Shinhan, Standard Bank trial stablecoin cross border payments on Hedera DLT

shinhan bank

Today Hedera and Korea’s Shinhan Bank announced plans for a Proof of Concept to use stablecoins for international remittances on the Hedera Hashgraph distributed ledger network. While neither announced the involvement of Standard Bank, the participation of the South African bank was revealed in a planned Youtube event on the topic next week. Both banks joined Hedera’s Governing Council earlier this year.

Cross border payments have known challenges in terms of the high costs for small remittances and delays. Shinhan intends to mint Korean Won coins that a bank account holder could conceivably send to South Africa, where they can be exchanged for Standard Bank issued South African Rand coins. The Korean bank estimates that the cost of a remittance would be less than 100 won or US 8.4 cents and the transaction would be complete in around 35 seconds, with traceability enabled by Hedera’s DLT.

A key motivation was to trial the technology in response to other banks, particularly JP Morgan’s JPM Coin. However, according to Shinhan, this experiment does not include a linkage with its core banking systems which would be essential to use the technology in a live environment. Hence it stated a live service would require additional research.

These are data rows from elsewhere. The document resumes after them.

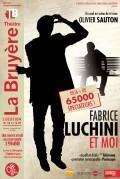 Fabrice Luchini et moi au Théâtre La Bruyère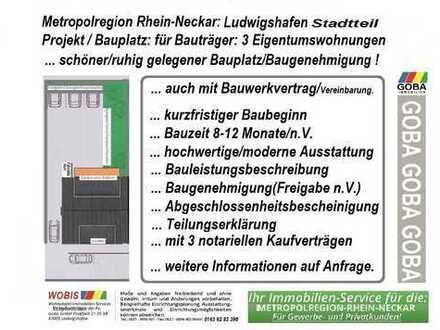 Bauträger - Lu Stadtteil 3-Fam.- Haus/ Projekt für Eigennutzer/Kapitalanleger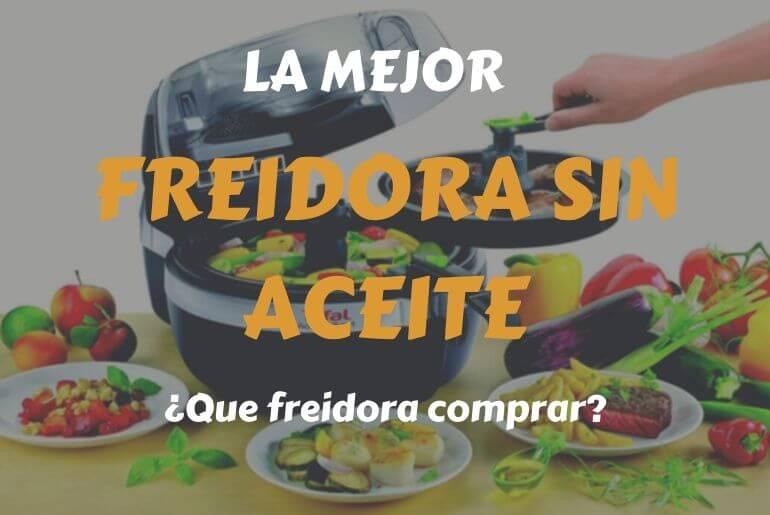 análisis, comparativa y precio de las mejores freidoras sin aceite del mercado
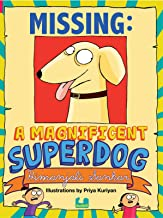 Missing A Magnificent Superdog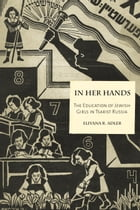 In Her Hands: The Education of Jewish Girls in Tsarist Russia by Eliyana R. Adler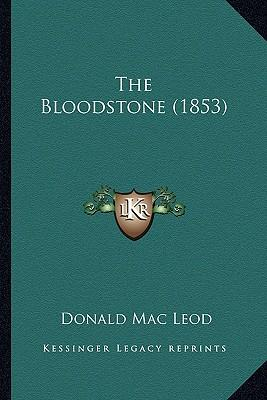 The Bloodstone (1853) the Bloodstone (1853)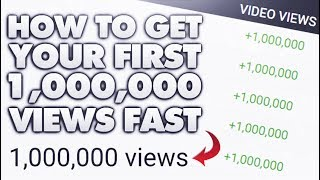 Video How To Get Your First Million Views On YouTube! (Watch Until The End) download MP3, 3GP, MP4, WEBM, AVI, FLV Agustus 2018
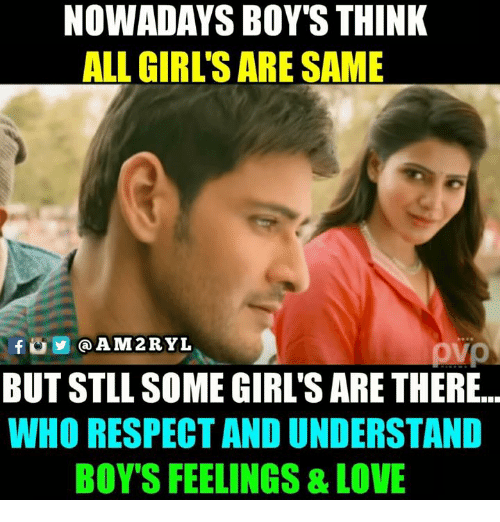 Girls, Love, and Memes: NOWADAYS BOY'S THINK  ALL GIRL'S ARE SAME  ovo  BUT STLL SOME GIRL'S ARE THERE..  WHO RESPECT AND UNDERSTAND  BOY'S FEELINGS & LOVE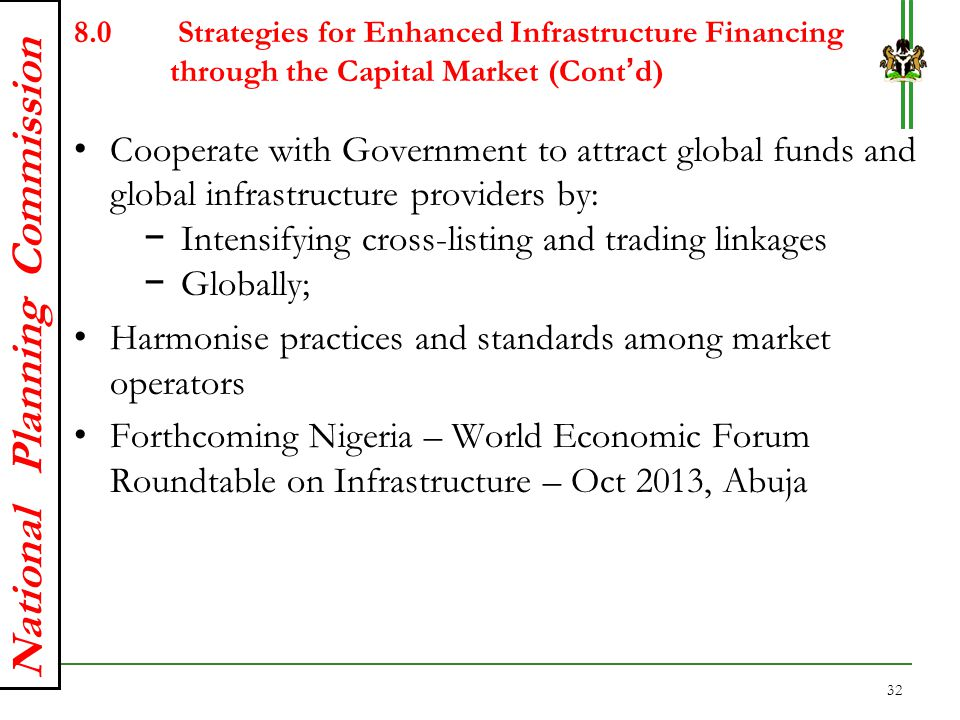 National Planning Commission 8.0 Strategies for Enhanced Infrastructure Financing through the Capital Market (Cont'd) Cooperate with Government to att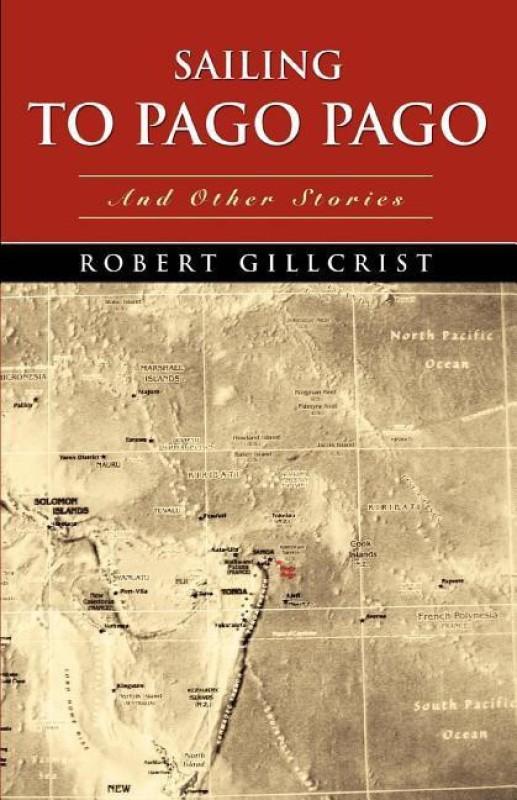 Sailing to Pago Pago(English, Paperback, Gillcrist Robert)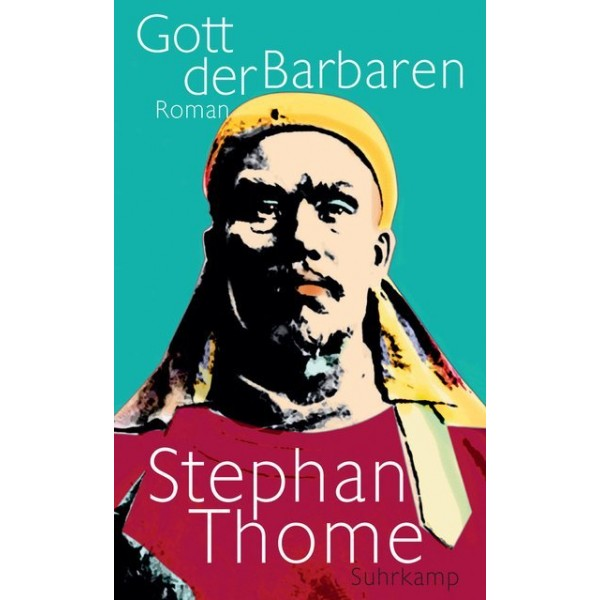 Gott der Barbaren.   Roman.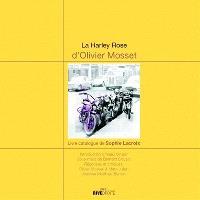 La Harley rose d'Olivier Mosset : livre-catalogue de Sophie Lacroix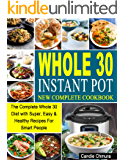 Whole 30 Instant Pot New Complete Cookbook: The Complete Whole 30 Diet with Super, Easy & Healthy Recipes For Smart…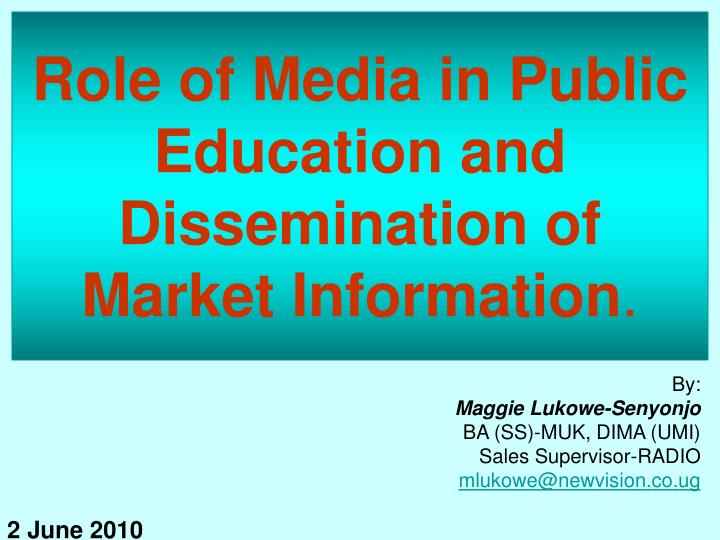 role of media in public education and dissemination of market information n.
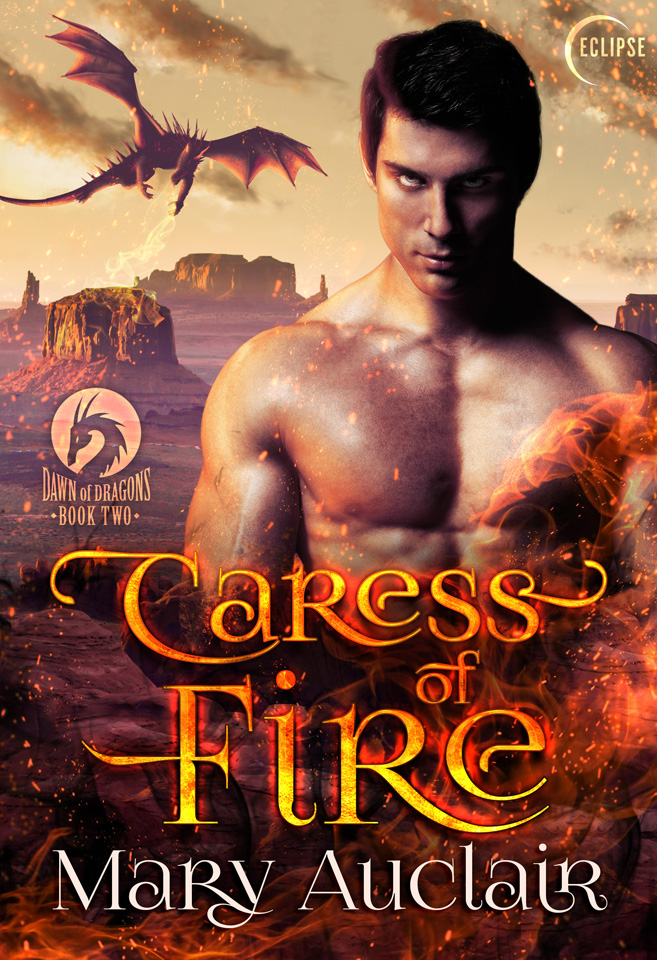 Dawn of Dragons Book 2: Caress of Fire by Mary Auclair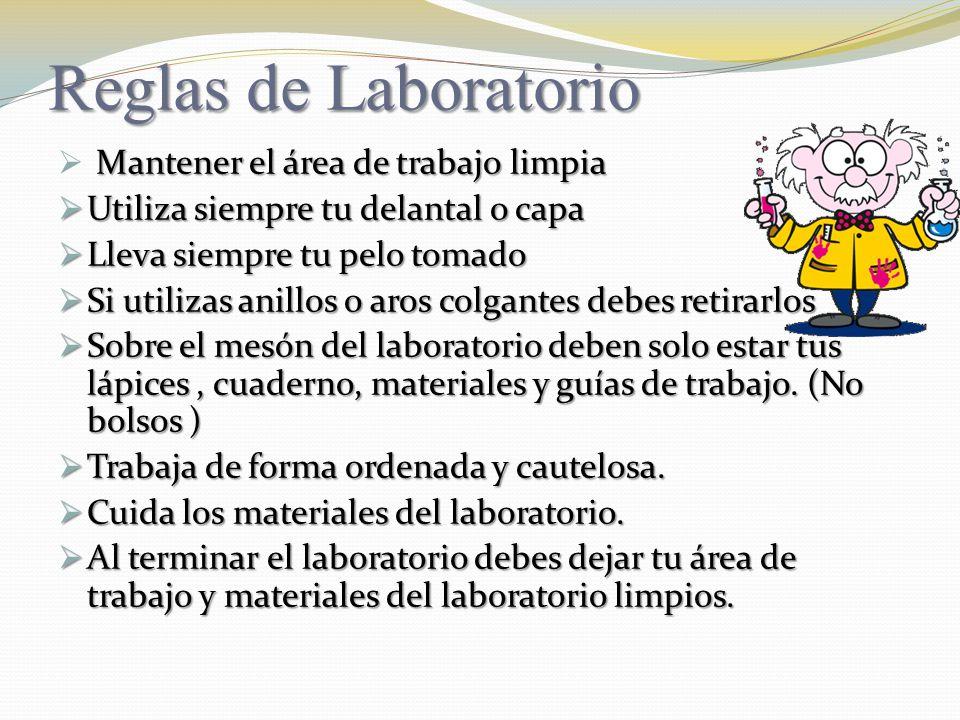 Reglas de Laboratorio Mantener el área de trabajo limpia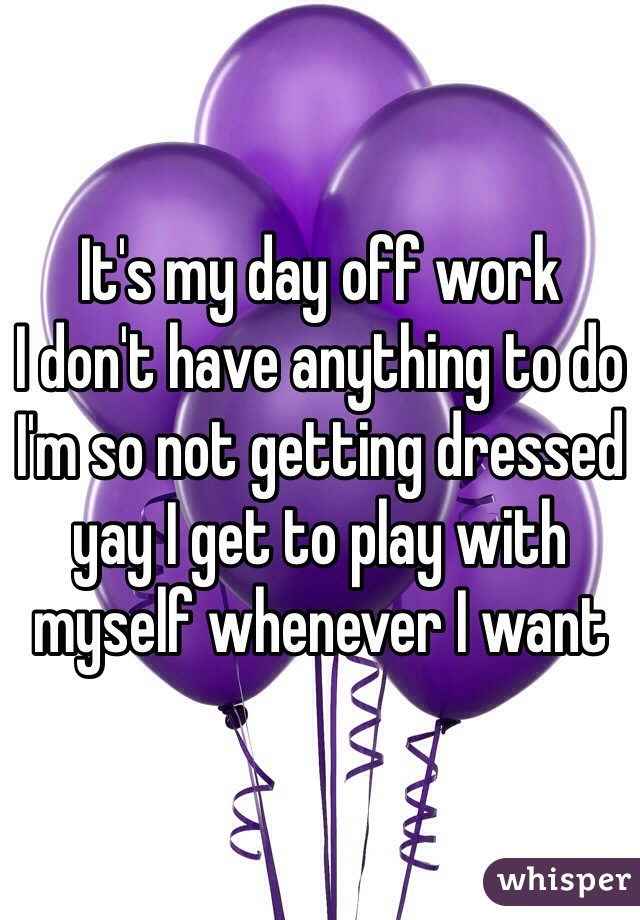 It's my day off work I don't have anything to do I'm so not getting dressed yay I get to play with myself whenever I want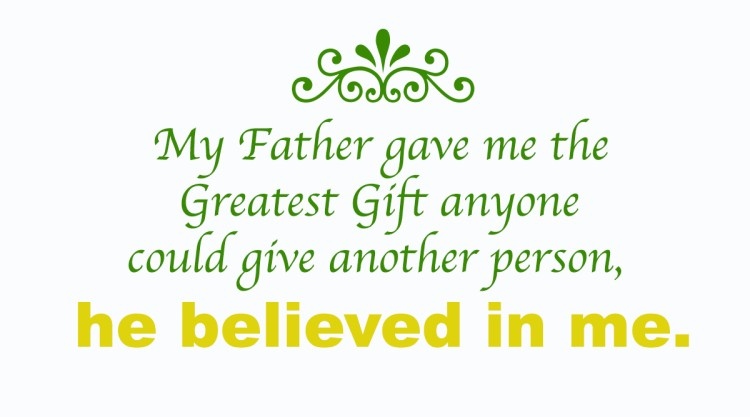 My father gave me the greatest gift anyone could give another person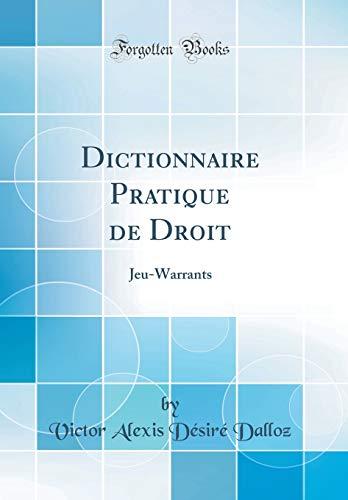 Dictionnaire Pratique de Droit: Jeu-Warrants (Classic Reprint)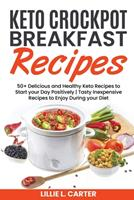 Keto Crockpot Breakfast Recipes: 50+ Delicious and Healthy Keto Recipes to Start your Day Positively - Tasty Inexpensive Recipes to Enjoy During your Diet 180216247X Book Cover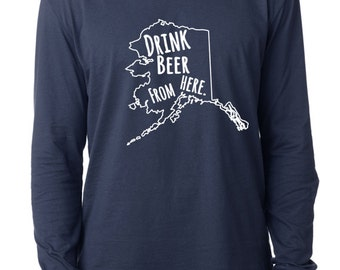 Craft Beer Alaska- AK- Drink Beer From Here™ Long Sleeve Shirt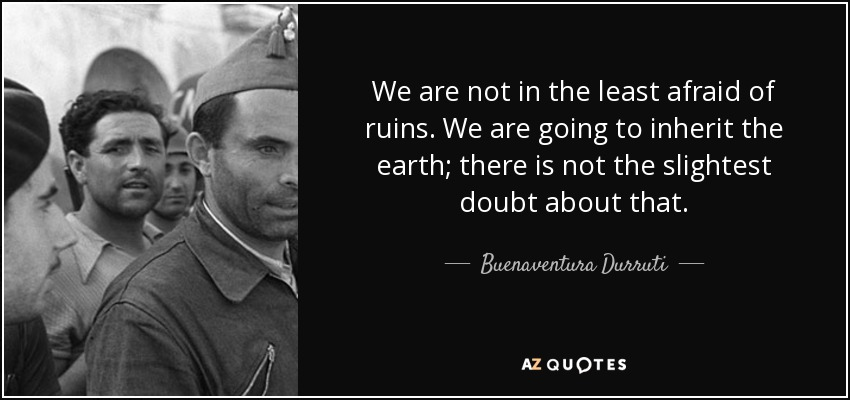 We are not in the least afraid of ruins. We are going to inherit the earth; there is not the slightest doubt about that. - Buenaventura Durruti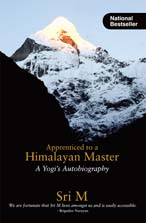 Apprenticed To A Himmalayan Master - A Yogis Autob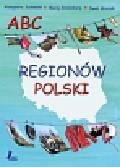Kronenberg Maciej, Sudowska Aleksandra, Mroziak Paweł - ABC regionów Polski
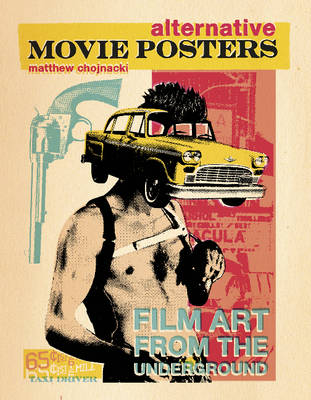 Alternative Movie Posters: Film Art from the Underground (Hardback)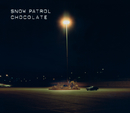 Chocolate/Snow Patrol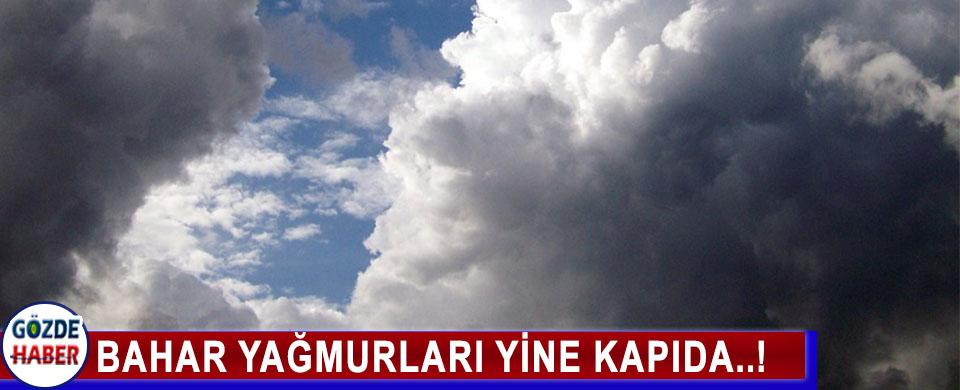 BAHAR YAĞMURLARI YİNE KAPIDA..!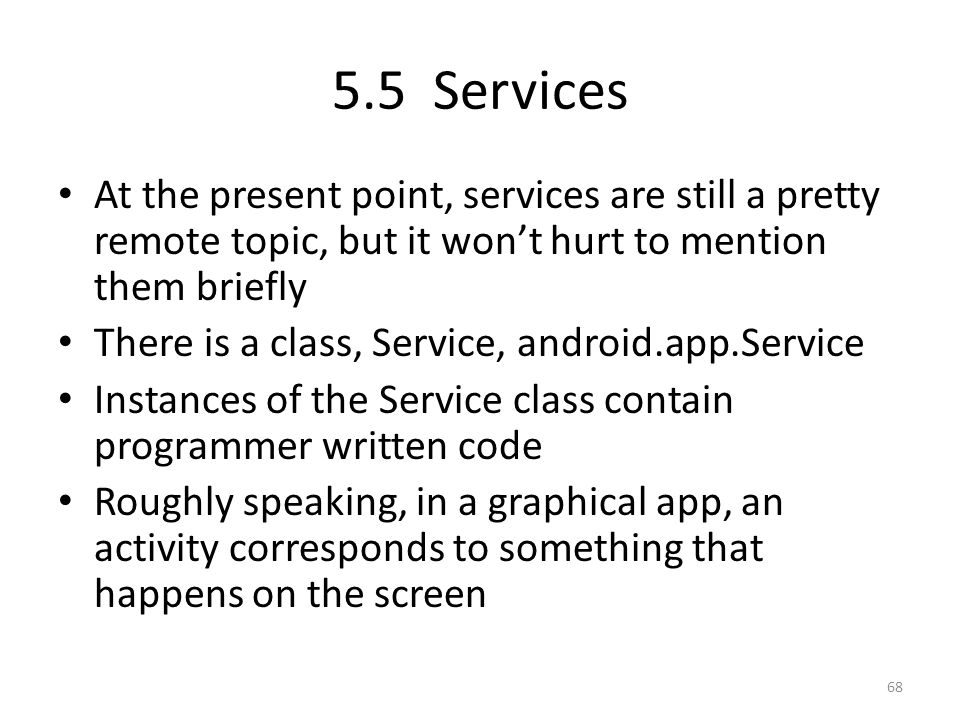5.5 Services At the present point, services are still a pretty remote topic, but it won't hurt to mention them briefly There is a class, Service, android.app.Service Instances of the Service class contain programmer written code Roughly speaking, in a graphical app, an activity corresponds to something that happens on the screen 68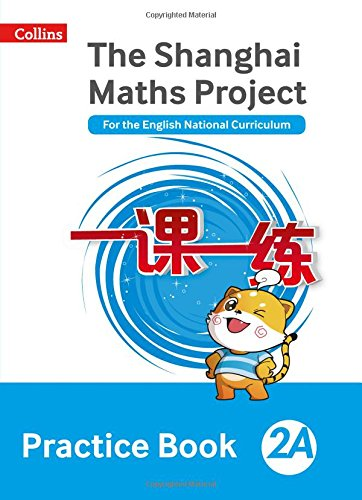 The Shanghai Maths Project Practice Book 2A (Shanghai Maths)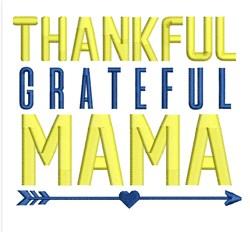 Thankful Grateful Mama embroidery design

Shinhan Bank’s interest in digital currency is not new. In the run-up to Korean central bank digital currency (CBDC) trials, the bank partnered with LG CNS on a digital currency platform in anticipation of a future Korean CBDC. 

The bank also joined the governing council of Korea’s Klaytn blockchain, which like Hedera, is also a public permissioned network. The founder of Klaytn, Kakao subsidiary GroundX was selected for South Korea’s CBDC simulation.

Last October, Shinhan invested in digital asset custody platform KDAC, which was co-founded by digital asset exchange Korbit, blockchain company Blocko, and research firm Fair Square Lab. In Korea, most large organizations are involved in one of several decentralized identity solutions, and Shinhan is no exception, participating in the MyID Alliance.